J’annonce dans mon profil que la politique est un de mes centres d’intérêt. Je suis musicien professionnel et en ce moment se passe une révolution dans la diffusion des œuvres enregistrées. Les questions soulevées par cette révolution sont extrêmement techniques dans le détail, mais suffisamment simples pour avoir fait l’objet d’un débat public dans les médias récemment et être régulièrement l’objet de dépêches et d’articles. Je veux bien entendu parler de ce que l’on appelle communément le téléchargement.
Prenons le problème dans le bon sens. Il s’agit d’une réalité comme la pluie ou … le réchauffement de la planète, qui bouscule les modèles de rémunération des acteurs de l’industrie musicale. ( C’est fou ce que je n’ai pas l’impression de parler de moi quand j’emploie ces termes et pourtant…). Il y a certaines ressemblances d’ailleurs entre le problème écologique et cette question. Dans les deux cas, il faut constater que les personnes qui auraient dû anticiper ne l’ont pas fait, et de même une fois le problème survenu leur réaction refuse la réalité.
Dans le cas du téléchargement, les compagnies de disque n’ont pas imaginé ce que tout le monde aurait pu deviner : l’échange de fichiers ! Quel phénomène surprenant n’est-ce pas ? Et une fois le problème avéré et constaté dans les livres de recettes (comptables, pas de cuisine), la réaction ne s’est pas fait attendre, on a voulu faire peur aux méchants internautes, étudiants, coiffeurs, ouvriers voire musiciens !!!!! qui sont devenus illico de dangereux malfaiteurs fort heureusement passibles des pires peines !!!
Le problème est posé. Il se trouve que je suis musicien professionnel et que j’ai fait des études de droit. J’ai donc souvent envie de rugir quand je vois la façon orientée dont on présente le problème au public.
Ce que l’on oublie souvent de dire même si on l’entend de plus en plus c’est ce que le téléchargement met en danger réellement. A savoir les recettes des très gros vendeurs de disques qui voient certes leurs bénéfices amputés significativement mais est-ce un mal quand on pense à la part qu’ils représentent dans le monde artistique, c’est-à-dire une part infime s’octroyant le maximum de parts du «gâteau». L’immense majorité des musiciens dont je fais partie n’a que faire du téléchargement ou plutôt y voit un moyen quasi-providentiel de contourner les forteresses inaccessibles que sont devenus les maisons de disque pour toucher un public et éventuellement pouvoir travailler en … donnant des concerts !
D’un point de vue juridique, il est très agaçant de voir les politiques tenir la main des décideurs pour brandir les menaces en entretenant la confusion sur les réelles décisions de justice. Il existe une graduation subtile des sanctions en fonction de l’infraction et il est fort peu probable que quelqu’un soit envoyé en prison pour avoir télécharger un quelconque fichier pour son usage personnel. Il est très facile de terroriser les gens en menaçant le moindre téléchargement de la peine prononcée contre un membre d’un réseau de trafic de DVD par exemple.

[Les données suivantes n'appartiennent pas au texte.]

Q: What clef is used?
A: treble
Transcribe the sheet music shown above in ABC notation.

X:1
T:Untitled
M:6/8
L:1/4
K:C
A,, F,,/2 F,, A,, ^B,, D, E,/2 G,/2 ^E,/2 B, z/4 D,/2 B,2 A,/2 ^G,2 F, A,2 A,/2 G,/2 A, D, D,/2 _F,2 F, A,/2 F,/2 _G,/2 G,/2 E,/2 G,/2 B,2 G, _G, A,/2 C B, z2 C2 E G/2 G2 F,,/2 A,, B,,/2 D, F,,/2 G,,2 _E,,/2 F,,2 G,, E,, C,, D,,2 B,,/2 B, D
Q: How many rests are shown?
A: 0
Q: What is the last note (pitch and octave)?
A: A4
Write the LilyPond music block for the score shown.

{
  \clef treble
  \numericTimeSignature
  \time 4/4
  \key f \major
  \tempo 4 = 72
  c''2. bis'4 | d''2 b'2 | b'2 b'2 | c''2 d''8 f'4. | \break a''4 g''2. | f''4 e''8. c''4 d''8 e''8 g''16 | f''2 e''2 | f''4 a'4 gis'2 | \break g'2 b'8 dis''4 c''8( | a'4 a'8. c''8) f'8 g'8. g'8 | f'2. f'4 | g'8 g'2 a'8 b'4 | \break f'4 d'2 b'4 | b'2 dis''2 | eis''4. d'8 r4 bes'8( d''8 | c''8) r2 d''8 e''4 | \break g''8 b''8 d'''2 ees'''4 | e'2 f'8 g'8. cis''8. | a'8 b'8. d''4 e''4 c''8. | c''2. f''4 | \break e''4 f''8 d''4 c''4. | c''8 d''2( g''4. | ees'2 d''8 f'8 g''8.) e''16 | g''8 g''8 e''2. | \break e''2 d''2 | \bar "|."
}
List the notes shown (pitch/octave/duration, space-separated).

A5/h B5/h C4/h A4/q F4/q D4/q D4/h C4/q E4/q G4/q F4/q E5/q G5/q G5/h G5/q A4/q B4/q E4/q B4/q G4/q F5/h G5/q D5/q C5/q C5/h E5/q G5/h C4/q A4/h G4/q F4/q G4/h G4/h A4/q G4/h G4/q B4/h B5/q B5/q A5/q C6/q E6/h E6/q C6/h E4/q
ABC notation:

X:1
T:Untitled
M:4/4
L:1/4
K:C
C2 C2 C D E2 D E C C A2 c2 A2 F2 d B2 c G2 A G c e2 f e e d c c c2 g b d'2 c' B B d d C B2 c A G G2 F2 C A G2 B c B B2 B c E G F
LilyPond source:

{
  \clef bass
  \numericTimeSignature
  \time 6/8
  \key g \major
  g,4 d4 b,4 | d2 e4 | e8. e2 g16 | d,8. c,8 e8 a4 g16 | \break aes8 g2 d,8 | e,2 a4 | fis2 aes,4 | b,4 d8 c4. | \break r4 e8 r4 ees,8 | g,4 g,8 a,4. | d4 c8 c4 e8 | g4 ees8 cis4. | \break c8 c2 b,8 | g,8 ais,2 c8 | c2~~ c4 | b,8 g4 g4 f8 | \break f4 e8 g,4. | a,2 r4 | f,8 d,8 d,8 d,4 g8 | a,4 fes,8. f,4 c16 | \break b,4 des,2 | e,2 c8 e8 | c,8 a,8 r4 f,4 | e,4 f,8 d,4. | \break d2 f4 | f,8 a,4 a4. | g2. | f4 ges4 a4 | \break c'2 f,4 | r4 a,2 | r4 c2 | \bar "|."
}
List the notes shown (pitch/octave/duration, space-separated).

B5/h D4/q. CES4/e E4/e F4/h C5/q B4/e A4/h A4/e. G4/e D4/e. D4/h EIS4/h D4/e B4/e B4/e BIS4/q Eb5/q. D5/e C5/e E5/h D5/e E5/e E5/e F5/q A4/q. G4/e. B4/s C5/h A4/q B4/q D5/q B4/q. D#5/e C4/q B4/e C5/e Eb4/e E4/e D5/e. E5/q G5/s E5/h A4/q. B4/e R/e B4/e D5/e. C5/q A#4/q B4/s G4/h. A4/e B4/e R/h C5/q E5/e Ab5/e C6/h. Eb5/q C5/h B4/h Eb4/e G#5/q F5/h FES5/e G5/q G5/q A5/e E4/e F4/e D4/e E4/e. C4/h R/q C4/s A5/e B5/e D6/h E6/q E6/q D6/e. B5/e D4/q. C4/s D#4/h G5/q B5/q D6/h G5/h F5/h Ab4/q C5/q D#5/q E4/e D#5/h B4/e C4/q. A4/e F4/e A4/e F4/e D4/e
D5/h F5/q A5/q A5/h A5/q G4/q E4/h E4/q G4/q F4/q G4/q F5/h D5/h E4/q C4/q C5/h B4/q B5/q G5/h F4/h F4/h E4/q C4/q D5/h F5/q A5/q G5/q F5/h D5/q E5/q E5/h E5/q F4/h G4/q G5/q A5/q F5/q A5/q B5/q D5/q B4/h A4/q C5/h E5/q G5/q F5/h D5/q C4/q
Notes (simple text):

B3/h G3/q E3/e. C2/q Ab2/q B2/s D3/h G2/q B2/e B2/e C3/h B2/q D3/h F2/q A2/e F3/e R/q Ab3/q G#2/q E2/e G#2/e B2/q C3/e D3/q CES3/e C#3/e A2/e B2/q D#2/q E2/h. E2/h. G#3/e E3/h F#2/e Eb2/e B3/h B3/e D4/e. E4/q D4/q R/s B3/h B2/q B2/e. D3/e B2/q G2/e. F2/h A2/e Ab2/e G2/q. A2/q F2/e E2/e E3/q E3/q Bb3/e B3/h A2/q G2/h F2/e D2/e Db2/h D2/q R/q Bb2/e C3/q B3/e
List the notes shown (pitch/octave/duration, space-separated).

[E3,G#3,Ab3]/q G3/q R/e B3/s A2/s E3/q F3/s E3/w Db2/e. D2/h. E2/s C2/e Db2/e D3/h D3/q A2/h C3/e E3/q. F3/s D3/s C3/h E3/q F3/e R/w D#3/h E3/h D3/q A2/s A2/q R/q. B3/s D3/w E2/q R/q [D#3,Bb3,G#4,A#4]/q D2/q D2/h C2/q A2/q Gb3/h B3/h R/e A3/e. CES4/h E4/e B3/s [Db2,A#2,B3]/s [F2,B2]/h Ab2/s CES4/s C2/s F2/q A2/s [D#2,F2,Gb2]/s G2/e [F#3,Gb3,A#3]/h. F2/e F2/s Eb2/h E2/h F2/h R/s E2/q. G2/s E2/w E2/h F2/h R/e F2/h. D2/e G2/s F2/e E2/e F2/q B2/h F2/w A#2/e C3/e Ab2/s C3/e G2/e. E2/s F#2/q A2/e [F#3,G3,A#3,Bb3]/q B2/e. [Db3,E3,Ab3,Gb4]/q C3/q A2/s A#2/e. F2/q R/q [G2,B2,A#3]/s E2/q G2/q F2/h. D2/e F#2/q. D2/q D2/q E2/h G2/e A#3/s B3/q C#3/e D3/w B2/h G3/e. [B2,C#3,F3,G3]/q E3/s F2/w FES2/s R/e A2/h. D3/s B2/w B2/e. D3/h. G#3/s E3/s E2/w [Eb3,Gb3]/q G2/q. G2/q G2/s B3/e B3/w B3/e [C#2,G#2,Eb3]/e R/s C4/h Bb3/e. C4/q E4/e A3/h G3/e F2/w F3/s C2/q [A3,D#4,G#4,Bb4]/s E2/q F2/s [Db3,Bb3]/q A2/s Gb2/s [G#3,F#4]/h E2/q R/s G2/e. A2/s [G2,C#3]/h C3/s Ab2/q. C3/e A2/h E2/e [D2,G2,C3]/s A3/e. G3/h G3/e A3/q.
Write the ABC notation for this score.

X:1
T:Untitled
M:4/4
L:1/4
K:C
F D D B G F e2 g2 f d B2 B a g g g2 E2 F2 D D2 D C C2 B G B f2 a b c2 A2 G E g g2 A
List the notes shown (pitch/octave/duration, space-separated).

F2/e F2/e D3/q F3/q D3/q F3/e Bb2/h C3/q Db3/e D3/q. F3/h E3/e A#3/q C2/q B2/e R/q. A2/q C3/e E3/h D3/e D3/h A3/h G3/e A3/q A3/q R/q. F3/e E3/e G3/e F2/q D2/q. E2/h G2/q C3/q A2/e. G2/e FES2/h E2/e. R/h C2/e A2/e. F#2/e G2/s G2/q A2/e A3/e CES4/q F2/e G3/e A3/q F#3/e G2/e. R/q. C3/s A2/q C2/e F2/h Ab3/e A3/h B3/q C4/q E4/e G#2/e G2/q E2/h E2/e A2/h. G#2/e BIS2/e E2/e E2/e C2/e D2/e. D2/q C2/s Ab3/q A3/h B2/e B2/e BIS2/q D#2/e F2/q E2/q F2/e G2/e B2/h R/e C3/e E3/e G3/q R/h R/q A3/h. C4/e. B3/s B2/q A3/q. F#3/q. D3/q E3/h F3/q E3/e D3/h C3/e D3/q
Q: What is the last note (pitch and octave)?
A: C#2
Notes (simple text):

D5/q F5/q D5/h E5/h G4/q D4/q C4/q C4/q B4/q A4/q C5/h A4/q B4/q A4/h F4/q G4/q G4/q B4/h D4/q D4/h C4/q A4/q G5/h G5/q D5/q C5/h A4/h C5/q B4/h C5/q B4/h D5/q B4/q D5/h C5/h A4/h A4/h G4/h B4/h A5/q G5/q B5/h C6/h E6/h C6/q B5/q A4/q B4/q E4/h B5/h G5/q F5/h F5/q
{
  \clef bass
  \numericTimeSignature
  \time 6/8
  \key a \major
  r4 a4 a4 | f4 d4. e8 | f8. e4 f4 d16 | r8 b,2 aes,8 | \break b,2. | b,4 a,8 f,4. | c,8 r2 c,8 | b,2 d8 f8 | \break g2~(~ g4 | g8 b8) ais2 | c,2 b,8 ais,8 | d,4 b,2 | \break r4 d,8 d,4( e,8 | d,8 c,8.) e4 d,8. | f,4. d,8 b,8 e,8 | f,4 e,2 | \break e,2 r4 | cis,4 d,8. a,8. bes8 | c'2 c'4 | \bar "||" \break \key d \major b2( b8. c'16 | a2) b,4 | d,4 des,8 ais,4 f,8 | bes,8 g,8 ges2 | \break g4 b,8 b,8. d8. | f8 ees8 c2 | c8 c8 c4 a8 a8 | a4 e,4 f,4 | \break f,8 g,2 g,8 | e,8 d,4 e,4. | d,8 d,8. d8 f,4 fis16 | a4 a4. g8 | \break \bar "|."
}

Je surveille les décisions (et je ne suis pas le seul) et si je trouve quelque chose d’inquiétant, je le dirai ici.
Toujours d’un point de vue juridique, il faut constater que la tentative de coller à la réalité que représentait la licence globale a été écartée politiquement, probablement par frilosité, donc aujourd’hui c’est le statu quo. Les majors menacent et tente de terroriser, en vain je le crois car si je peux comprendre des réactions un peu timides de la première génération d’internautes dont je fais partie je crois que les générations nées avec Internet n’auront plus peur.
La peur devrait même changer de camp car le téléchargement est peut-être le premier espoir pour les artistes musiciens de voir remise en question la répartition actuelle des droits engendrés par la musique qui a l’instar de la répartition des richesses en général n’est pas des plus égalitaires à la condition, bien sûr de ne pas laisser les décisions politiques se prendre sans nous.